Lettre à Shireen Abu Akleh
Chère Shireen,
Lorsque j’ai ouvert mon Instagram ce matin, presque tout de suite j’ai vu ton visage. Il était clair que tu te préparais à faire un reportage. Mes yeux se sont arrêtés sur ta photo, ton air calme, peut-être que ta journée commençait. Je me suis dit comme souvent lorsque je vois un.e journaliste couvrant la guerre, que tu avais un courage démesuré, un espoir démesuré de changer les choses, que tu portais la paix, la volonté de faire un travail éprouvant, dangereux et noble.
Ma tête a repris ses rengaines : la Palestine, Gaza, les enfants, la violence, l’injustice, la peur, l’horreur, la quête d’équité, l’ensemencement d’amour si nécessaire, le courant d’amour à faire surgir pour contrer la mort.
Partout sur toute la planète.
Sur mon écran de cellulaire, suivant la petite flèche, mon doigt a fait le geste machinal de changer de photo. Pétrifiée, j’ai vu le journaliste courir vers ton corps prostré. Mon cœur en moi criait : oh non, elle n’est pas morte, oh non!
Les journées ne peuvent débuter en faisant obstacle à la vie, en éteignant le soleil, en mettant en échec l’énergie que tu partageais. Tu étais pionnière, l’une des premières femmes arabes à être correspondante de guerre, tu avais une détermination à changer le monde.

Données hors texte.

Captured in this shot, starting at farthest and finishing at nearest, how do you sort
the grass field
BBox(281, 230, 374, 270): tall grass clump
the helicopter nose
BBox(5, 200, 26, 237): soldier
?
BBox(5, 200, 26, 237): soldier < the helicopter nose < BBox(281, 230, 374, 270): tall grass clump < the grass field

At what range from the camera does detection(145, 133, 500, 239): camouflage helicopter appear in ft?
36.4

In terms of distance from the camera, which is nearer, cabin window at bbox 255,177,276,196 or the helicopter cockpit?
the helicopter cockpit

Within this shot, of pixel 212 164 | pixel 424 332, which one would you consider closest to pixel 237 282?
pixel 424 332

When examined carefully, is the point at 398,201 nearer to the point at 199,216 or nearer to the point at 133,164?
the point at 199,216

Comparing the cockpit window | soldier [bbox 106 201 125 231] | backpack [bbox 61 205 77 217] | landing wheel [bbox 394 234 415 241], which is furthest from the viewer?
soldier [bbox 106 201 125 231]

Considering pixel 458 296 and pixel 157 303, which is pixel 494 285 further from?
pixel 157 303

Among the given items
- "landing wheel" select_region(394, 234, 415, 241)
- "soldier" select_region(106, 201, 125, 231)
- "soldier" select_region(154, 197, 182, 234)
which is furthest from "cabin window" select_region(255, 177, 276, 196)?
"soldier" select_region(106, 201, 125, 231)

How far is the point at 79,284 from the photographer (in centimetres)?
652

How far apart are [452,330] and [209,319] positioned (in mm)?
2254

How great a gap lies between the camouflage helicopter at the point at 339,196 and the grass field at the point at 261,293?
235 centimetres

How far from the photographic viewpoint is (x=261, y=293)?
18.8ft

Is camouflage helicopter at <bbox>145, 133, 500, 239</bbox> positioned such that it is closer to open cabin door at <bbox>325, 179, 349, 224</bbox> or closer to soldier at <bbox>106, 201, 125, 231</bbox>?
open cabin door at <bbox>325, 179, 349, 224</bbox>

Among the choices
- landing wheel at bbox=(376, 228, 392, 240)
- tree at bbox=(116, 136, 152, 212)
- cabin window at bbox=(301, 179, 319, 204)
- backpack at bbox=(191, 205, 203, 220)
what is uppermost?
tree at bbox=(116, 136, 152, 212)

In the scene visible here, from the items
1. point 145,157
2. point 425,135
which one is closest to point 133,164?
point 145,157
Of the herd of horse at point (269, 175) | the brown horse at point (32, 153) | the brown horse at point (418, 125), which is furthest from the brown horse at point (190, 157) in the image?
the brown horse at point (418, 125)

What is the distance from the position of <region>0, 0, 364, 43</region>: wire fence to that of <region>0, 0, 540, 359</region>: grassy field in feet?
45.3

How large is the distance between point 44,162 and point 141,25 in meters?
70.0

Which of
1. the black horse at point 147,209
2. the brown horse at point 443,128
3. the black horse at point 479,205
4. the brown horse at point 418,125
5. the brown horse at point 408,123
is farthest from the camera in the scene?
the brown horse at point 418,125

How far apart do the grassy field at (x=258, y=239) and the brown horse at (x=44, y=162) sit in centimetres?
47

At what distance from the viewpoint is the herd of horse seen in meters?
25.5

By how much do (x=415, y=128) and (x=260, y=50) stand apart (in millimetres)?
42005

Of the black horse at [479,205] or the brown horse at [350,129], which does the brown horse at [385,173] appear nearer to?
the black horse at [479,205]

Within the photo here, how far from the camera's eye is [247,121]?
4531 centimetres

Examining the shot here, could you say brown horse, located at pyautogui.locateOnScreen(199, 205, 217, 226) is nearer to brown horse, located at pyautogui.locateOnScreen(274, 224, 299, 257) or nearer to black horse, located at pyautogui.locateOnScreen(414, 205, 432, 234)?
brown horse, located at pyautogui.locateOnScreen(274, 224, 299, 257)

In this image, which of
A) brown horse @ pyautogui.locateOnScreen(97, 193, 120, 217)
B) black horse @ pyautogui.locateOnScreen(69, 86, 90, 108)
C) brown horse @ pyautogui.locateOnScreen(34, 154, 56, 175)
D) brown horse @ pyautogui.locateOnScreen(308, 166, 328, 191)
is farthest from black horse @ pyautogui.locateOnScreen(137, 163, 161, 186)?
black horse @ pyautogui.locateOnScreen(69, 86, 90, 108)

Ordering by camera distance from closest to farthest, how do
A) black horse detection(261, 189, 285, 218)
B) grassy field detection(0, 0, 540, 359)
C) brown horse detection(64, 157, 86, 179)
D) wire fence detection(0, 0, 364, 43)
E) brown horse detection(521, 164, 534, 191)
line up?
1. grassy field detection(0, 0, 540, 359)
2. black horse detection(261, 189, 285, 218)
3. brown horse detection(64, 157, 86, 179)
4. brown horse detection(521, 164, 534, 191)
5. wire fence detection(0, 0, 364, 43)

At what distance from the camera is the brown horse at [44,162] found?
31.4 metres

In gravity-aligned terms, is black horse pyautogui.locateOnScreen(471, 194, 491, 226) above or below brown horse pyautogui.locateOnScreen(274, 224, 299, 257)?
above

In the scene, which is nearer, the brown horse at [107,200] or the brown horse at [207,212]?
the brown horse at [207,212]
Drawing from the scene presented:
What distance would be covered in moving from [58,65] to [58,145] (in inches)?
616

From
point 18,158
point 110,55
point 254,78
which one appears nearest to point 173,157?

Je pense à ta famille, tes enfants, tes amis, tes collègues et je pleure avec eux.
L’irrémédiable se produit, l’irréversible s’étend dans les âmes, lourd d’affliction devant une réalité qui portera ton absence comme le poids du monde; le poids de toute les morts violentes et injustes.
Shireen, merci de cette vie magnifique que tu as eue en répandant ton écriture journalistique.
- “J’écoutais Shireen du fond de ma prison, a dit quelqu’un en entendant la triste nouvelle. Elle était un maître en journalisme et le demeurera même dans sa mort.”
- “Nous continuerons à témoigner”, ont assuré ses collègues.
Cela la gardera certainement vivante et lui fera porter toujours les ramifications de sa recherche de vérité et de justice.